Sabtu, 13 Desember 2014

Pengorbanan (Bab 4 Dibalik Pohon Sahabat)

Hello readers,ternyata kejadian tak terduga mendatangi Vava sehingga Vava lupa untuk melanjutkan postingan. Semoga readers masih tetap setia ya membaca cerita dari Vava ^_^ , ini dia lanjutan dari kisah "Pengorbanan". Selamat Membaca...



Sepulang sekolah Ega menemui Tias.
“maaf bos, tapi gue bukan majikan lu lagi.” kata Tias.

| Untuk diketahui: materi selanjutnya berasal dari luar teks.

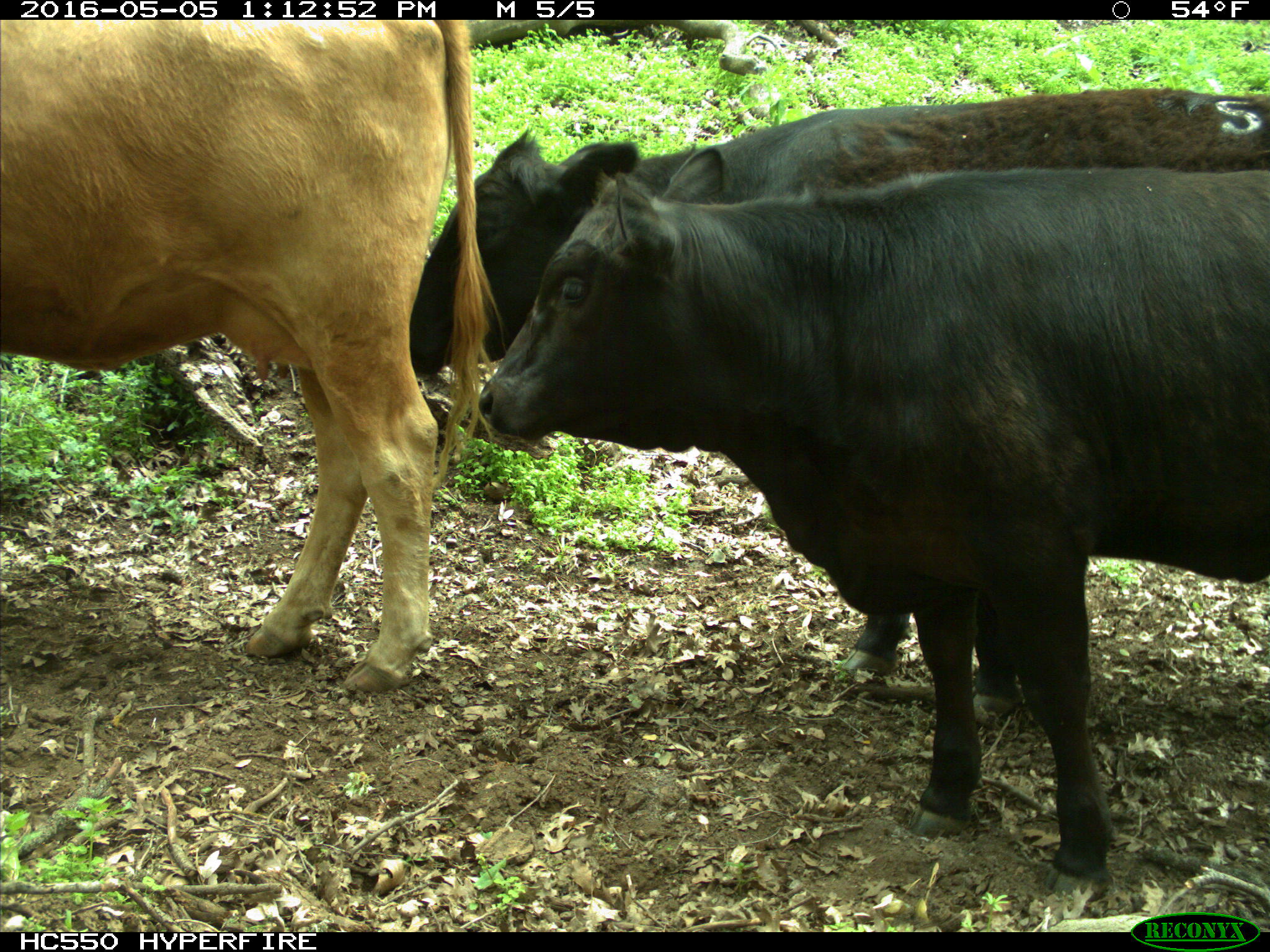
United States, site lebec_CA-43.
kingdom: Animalia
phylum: Chordata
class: Mammalia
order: Artiodactyla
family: Bovidae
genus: Bos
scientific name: Bos taurus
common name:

“gue tau, lu juga gak wajib bilang gue bos. Sorry selama ini gue udah jahat sama elo.” Kata Ega
“nggak papa kok. Gue udah maafin lo.” Kata Tias lalu tersenyum pada Ega.

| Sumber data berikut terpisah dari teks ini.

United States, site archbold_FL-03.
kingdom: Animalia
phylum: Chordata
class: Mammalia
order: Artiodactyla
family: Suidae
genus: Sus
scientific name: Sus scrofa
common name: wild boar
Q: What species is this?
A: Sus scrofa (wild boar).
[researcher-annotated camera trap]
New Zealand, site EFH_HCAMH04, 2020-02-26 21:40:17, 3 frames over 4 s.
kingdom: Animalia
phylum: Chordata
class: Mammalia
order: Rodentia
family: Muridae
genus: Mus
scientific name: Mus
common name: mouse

“kalo gitu, lu mau kan temenan sama gue?” tanya Ega.
“kenapa nggak? Sejak dulu gue udah anggap lu temen, sama temen-temen lu juga. Walaupun gue tau seberapa benci kalian sama gue.” Kata Tias tenang
“benarkah?... terima kasih.” Kata Ega.
“kita sama-sama manusia, tidak seharusnya bertengkar. Tapi nafsu memang sangat sulit untuk dihentikan. Sudah dalam diri sendiri. Jadi gue berusaha supaya tenang dan mengesampingkan dendam.” Kata Tias.
“lo benar.” Jawab Ega.
“oh ya, gue pingin nunjukin lu sesuatu.” Kata Tias
“nunjukin apa?” tanya Ega.
Tias mengajak Ega ke suatu tempat. Beberapa saat kemudian mereka sampai di sebuah lorong menuju tempat Tias merenung, Pohon Sahabat.

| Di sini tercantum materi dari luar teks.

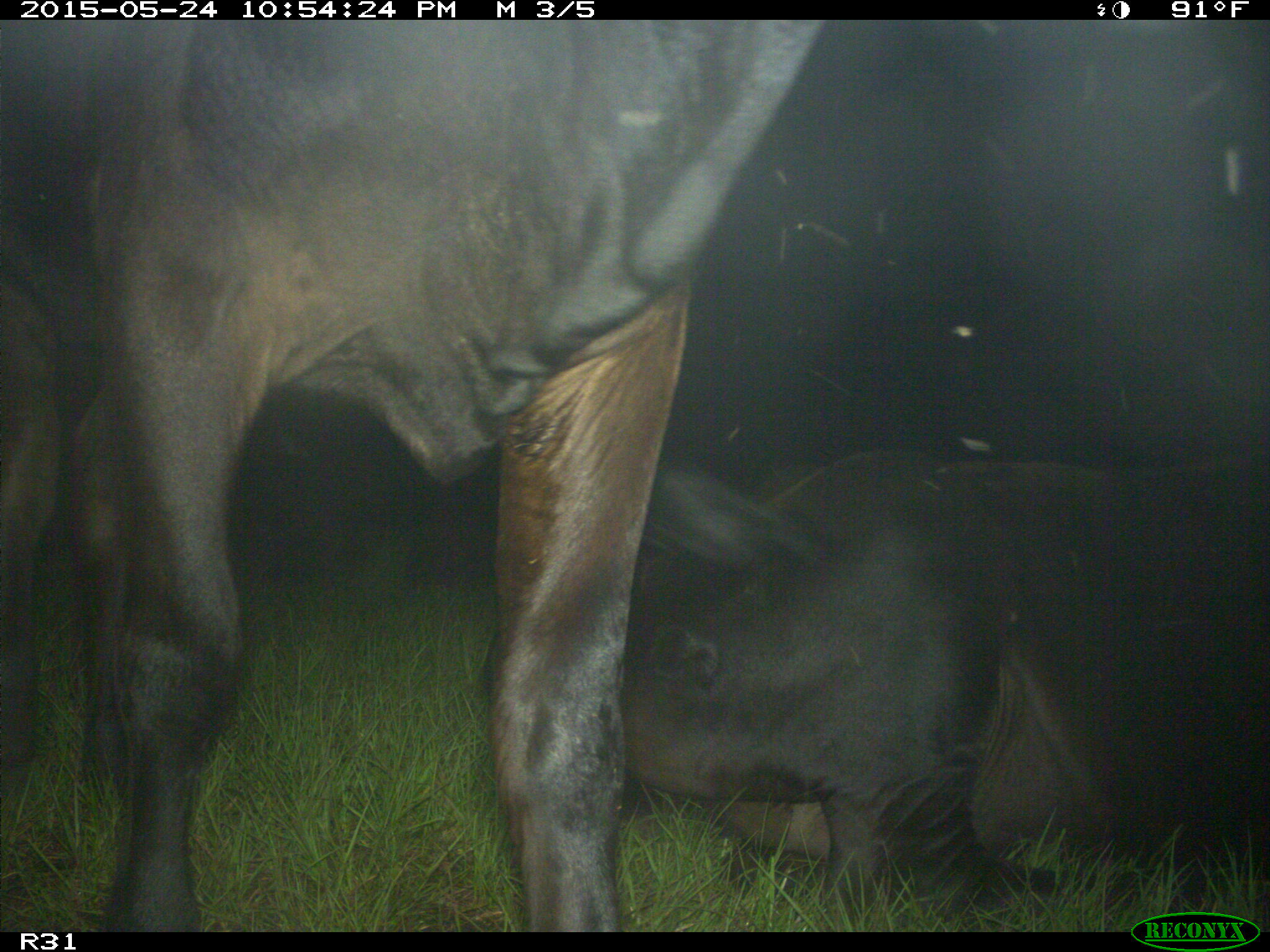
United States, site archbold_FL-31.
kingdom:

“ini kan, lorong ke pohon angker itu? Lu minta gue masuk ke sana?” tanya Ega.
“iya. Emang apanya yang angker? setiap jam istirahat gue sering ke sana. Gak ada kok penampakan atau semacamnya.” kata Tias.
“lu sering kesini? Sendirian?” tanya Ega.
“emangnya sama Siapa lagi? gue gak punya temen, maksud gue temen dekat.” Kata Tias.
“tapi apa awalnya lu gak takut ke sini sendirian?” tanya Ega.
“enggak. Soalnya disini ada peninggalan ayah gue dan ayah lu.” Jawab Tias.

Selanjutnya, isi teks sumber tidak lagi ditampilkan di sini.